### WHAT NEEDS TO BE DONE
Print the whole listing below word for word, line by line, but leave out the pictures.

(Raw records)
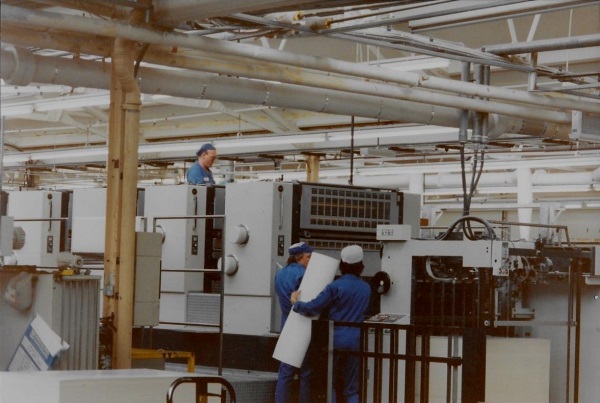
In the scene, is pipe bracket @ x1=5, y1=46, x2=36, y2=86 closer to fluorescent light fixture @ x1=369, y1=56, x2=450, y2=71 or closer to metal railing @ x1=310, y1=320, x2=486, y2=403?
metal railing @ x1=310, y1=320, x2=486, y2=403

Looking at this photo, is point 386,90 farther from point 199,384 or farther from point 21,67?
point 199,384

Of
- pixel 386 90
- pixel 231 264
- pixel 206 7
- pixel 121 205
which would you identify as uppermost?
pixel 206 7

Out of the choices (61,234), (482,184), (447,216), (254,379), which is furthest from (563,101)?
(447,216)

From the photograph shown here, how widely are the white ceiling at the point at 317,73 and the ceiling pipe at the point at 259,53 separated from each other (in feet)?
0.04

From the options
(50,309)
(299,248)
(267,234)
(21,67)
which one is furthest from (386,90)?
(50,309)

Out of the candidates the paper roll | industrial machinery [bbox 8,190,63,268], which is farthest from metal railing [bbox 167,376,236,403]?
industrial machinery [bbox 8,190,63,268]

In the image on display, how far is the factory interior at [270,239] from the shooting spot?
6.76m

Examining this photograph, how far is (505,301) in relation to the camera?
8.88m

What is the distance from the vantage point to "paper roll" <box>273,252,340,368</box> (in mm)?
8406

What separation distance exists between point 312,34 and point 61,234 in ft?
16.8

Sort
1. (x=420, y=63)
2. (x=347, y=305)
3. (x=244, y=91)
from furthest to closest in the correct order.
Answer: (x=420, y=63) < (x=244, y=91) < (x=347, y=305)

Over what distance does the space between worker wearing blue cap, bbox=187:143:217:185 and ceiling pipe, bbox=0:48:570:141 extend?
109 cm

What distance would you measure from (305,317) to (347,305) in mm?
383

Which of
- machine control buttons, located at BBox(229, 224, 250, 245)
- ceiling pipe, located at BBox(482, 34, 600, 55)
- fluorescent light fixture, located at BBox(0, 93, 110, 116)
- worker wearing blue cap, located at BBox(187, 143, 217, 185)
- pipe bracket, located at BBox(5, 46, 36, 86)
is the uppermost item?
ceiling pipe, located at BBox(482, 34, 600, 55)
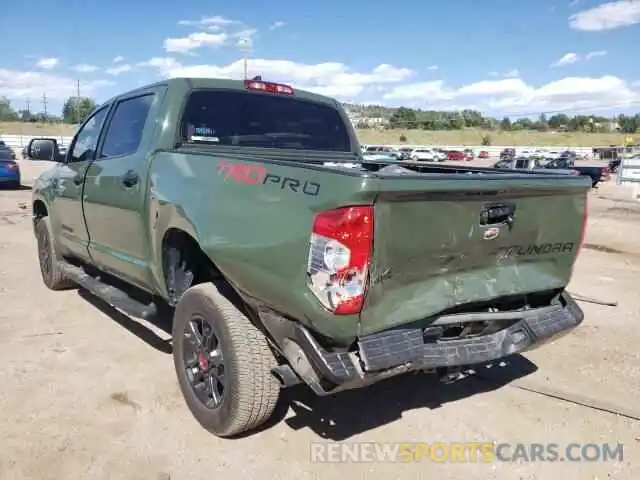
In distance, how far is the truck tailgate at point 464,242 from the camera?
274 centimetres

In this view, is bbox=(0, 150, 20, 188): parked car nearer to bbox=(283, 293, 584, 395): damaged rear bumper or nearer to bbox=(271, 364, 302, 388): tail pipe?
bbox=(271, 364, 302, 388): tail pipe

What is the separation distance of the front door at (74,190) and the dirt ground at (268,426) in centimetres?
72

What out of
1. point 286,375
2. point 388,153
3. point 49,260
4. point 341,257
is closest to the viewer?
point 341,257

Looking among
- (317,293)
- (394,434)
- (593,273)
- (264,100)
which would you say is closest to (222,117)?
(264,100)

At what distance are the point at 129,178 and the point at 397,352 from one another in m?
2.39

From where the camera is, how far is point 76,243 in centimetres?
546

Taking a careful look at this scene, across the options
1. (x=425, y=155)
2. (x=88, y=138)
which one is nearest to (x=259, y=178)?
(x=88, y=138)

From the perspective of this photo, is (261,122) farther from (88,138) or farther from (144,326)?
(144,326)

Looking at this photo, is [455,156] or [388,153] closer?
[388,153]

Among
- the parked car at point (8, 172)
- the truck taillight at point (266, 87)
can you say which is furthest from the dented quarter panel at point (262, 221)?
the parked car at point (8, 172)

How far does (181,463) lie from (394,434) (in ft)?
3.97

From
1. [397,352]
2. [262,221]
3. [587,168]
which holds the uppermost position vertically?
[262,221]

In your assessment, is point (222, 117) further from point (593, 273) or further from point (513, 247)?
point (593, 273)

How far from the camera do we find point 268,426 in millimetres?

### REPLY
In the scene, is pipe bracket @ x1=5, y1=46, x2=36, y2=86 closer to fluorescent light fixture @ x1=369, y1=56, x2=450, y2=71 or closer to metal railing @ x1=310, y1=320, x2=486, y2=403?
metal railing @ x1=310, y1=320, x2=486, y2=403

Looking at this photo, is point 386,90 farther from point 199,384 or farther from point 21,67?
point 199,384

Of
- pixel 386 90
- pixel 231 264
- pixel 206 7
- pixel 121 205
which would you identify as uppermost?
pixel 206 7

Out of the choices (61,234), (482,184), (447,216), (254,379), which is furthest from (563,101)?
(447,216)

From the photograph shown here, how widely are the white ceiling at the point at 317,73 and the ceiling pipe at the point at 259,53 separated from each other (in feet)?
0.04

From the options
(50,309)
(299,248)
(267,234)
(21,67)
which one is furthest from (386,90)?
(50,309)

Out of the candidates the paper roll | industrial machinery [bbox 8,190,63,268], which is farthest from metal railing [bbox 167,376,236,403]?
industrial machinery [bbox 8,190,63,268]

In the image on display, how far is the factory interior at [270,239] from the shooting spot?
6.76m

Examining this photograph, how far is (505,301) in relation to the camera?
8.88m

What is the distance from the vantage point to "paper roll" <box>273,252,340,368</box> (in mm)?
8406

What separation distance exists between point 312,34 and point 61,234 in ft?
16.8

Sort
1. (x=420, y=63)
2. (x=347, y=305)
3. (x=244, y=91)
from furthest to closest in the correct order.
Answer: (x=420, y=63) < (x=244, y=91) < (x=347, y=305)

Over what distance does the space between worker wearing blue cap, bbox=187:143:217:185 and ceiling pipe, bbox=0:48:570:141 extend?
109 cm

What distance would you measure from (305,317) to (347,305) in mm?
383

Which of
- machine control buttons, located at BBox(229, 224, 250, 245)
- ceiling pipe, located at BBox(482, 34, 600, 55)
- fluorescent light fixture, located at BBox(0, 93, 110, 116)
- worker wearing blue cap, located at BBox(187, 143, 217, 185)
- pipe bracket, located at BBox(5, 46, 36, 86)
is the uppermost item?
ceiling pipe, located at BBox(482, 34, 600, 55)
In distance, how far is the truck tailgate at point 464,242 from the camera?
274 centimetres

In this view, is bbox=(0, 150, 20, 188): parked car nearer to bbox=(283, 293, 584, 395): damaged rear bumper or nearer to bbox=(271, 364, 302, 388): tail pipe?
bbox=(271, 364, 302, 388): tail pipe

What is the separation distance of the front door at (74,190) and the dirt ground at (268,426) in centimetres?
72

What out of
1. point 286,375
2. point 388,153
3. point 49,260
4. point 341,257
is closest to the viewer?
point 341,257

Looking among
- (317,293)
- (394,434)
- (593,273)
- (264,100)
which would you say is closest to (222,117)?
(264,100)

At what distance are the point at 129,178 and the point at 397,352 from one another in m?
2.39

From where the camera is, how far is point 76,243 in centimetres?
546

Taking a careful look at this scene, across the options
1. (x=425, y=155)
2. (x=88, y=138)
which one is nearest to (x=259, y=178)?
(x=88, y=138)

From the perspective of this photo, is (261,122) farther from (88,138) or farther from (144,326)?
(144,326)

Looking at this photo, is [455,156] or [388,153] closer?
[388,153]

Among
- the parked car at point (8, 172)
- the truck taillight at point (266, 87)
can you say which is furthest from the dented quarter panel at point (262, 221)?
the parked car at point (8, 172)

How far does (181,463) lie from (394,434) (in ft)?
3.97

From
1. [397,352]
2. [262,221]
3. [587,168]
which holds the uppermost position vertically?
[262,221]

In your assessment, is point (222, 117) further from point (593, 273) or further from point (513, 247)?
point (593, 273)

How far from the camera do we find point 268,426 in millimetres?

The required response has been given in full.